Anecdotes
Selection of clinch line excerpts from Prem Bhatia’s writings

ANOTHER WORLD

  Once a year my Chinese friends took a golfing holiday in Taiwan and returned with stories of their escapades which for a few days replaced conversation about Sime Dary and Hew Par. There was still talk about prices but they were now quoted in American instead of Singapore dollars. They were a fine bunch of young and not-so-young men – filthy rich, lusty, hospitable and friendly for whom the affairs of the outside world had a meaning largely in terms of the stock market in Singapore.

  It was a world far removed from the problem of race relations and poetry, but a happy and industrious world where politics took a back seat and the highest income tax rate was 57 per cent.

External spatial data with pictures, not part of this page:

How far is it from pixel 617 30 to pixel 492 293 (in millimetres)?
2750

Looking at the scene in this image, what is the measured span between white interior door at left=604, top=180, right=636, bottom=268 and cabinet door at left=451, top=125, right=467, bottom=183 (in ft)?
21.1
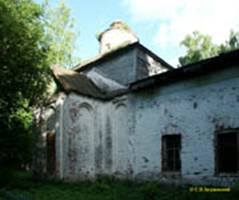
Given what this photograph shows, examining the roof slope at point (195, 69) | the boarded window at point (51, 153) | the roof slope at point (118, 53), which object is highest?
the roof slope at point (118, 53)

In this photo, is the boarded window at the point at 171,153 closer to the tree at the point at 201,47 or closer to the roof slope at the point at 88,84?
the roof slope at the point at 88,84

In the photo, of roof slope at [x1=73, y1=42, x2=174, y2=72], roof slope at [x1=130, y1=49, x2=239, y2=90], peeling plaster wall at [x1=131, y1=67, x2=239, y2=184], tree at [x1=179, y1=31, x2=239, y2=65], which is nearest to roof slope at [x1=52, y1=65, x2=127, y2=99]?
roof slope at [x1=73, y1=42, x2=174, y2=72]

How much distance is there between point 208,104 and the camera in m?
12.1

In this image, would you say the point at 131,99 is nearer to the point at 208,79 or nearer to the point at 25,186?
the point at 208,79

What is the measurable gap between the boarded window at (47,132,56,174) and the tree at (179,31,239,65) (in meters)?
26.3

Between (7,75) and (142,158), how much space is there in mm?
6791

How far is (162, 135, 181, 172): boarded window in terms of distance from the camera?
42.7 feet

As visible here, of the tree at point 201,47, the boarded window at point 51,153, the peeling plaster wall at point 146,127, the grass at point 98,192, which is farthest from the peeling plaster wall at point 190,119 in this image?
the tree at point 201,47

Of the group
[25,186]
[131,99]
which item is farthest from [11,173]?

  (From BLUE CHIPS AND PUTTING GREENS, Prem Bhatia article on his Singapore days when he was posted there as the Indian High Commissioner.

BLOWING A MYTH

  According to a research team from Jhansi, garlic may increase a man’s or a woman’s cholestral level instead of lowering it, and is particularly injurious to hearts already in poor shape. This conclusion, said to be based on clinical studies, will shock many and disenchant many more who have been using garlic as a dependable prop against the danger of heart ailments. The researchers conclusion would not be very different from a hypothetical discovery that common and hitherto accepted painkillers in fact cause pain and may even lead to brain haemorrhage. The horrible prospect of discovering danger in hitherto dependable laymen’s health prescriptions could well keep millions of people awake every night. And what about the millions of rupees already sunk in the various garlic concoctions sold in chemist’s shops? The Jhansi researchers have pricked a bubble which had been spectacularly raised to the status of a cult. 

  (From the CONDEMNED GARLIC by Prem Bhatia on researches of a group of scientists in Jhansi, India)

SALWAR POLITICS

  The sari is, after all, an Indian dress, and the effort of Pakistan, ever since its birth, has been to show that it is religiously and culturally a nation different from India. In the early days after partition attempts were made to popularise the "garara", --- a pyjama-like contraption – long shirt and "chunni" as the national dress for Pakistani women. The initiative in the matter was taken by certain former U.P. families led by Begum Liaquat Ali Khan. The attempted national fashion, however did not catch on and remained confined to a small elitist coterie. Meanwhile the sari retained its pre-eminent position in a woman’s wardrobe. In fact Pakistani women visitors to India continued to shop for saris to take home with them. The Salwar and Kameez – an elegant combination by itself – were also worn with attractive variations. President Zia-ul-Haque, determined to ensure Islamic way of life (as he saw it) did not wish to give to the sari the status which it enjoyed prior to 1947 and retained thereafter. If salwar and Kameez are a better working dress for women, the Pakistanis are welcome to it. They (men and women) are also welcome to wear this dress if it makes them better Muslims.

  (From DOWN WITH THE SARI by Prem Bhatia published January 9, 1982 in TT on the perennial controversy between sari and salwar as the suitable dress for the Pakistani women.)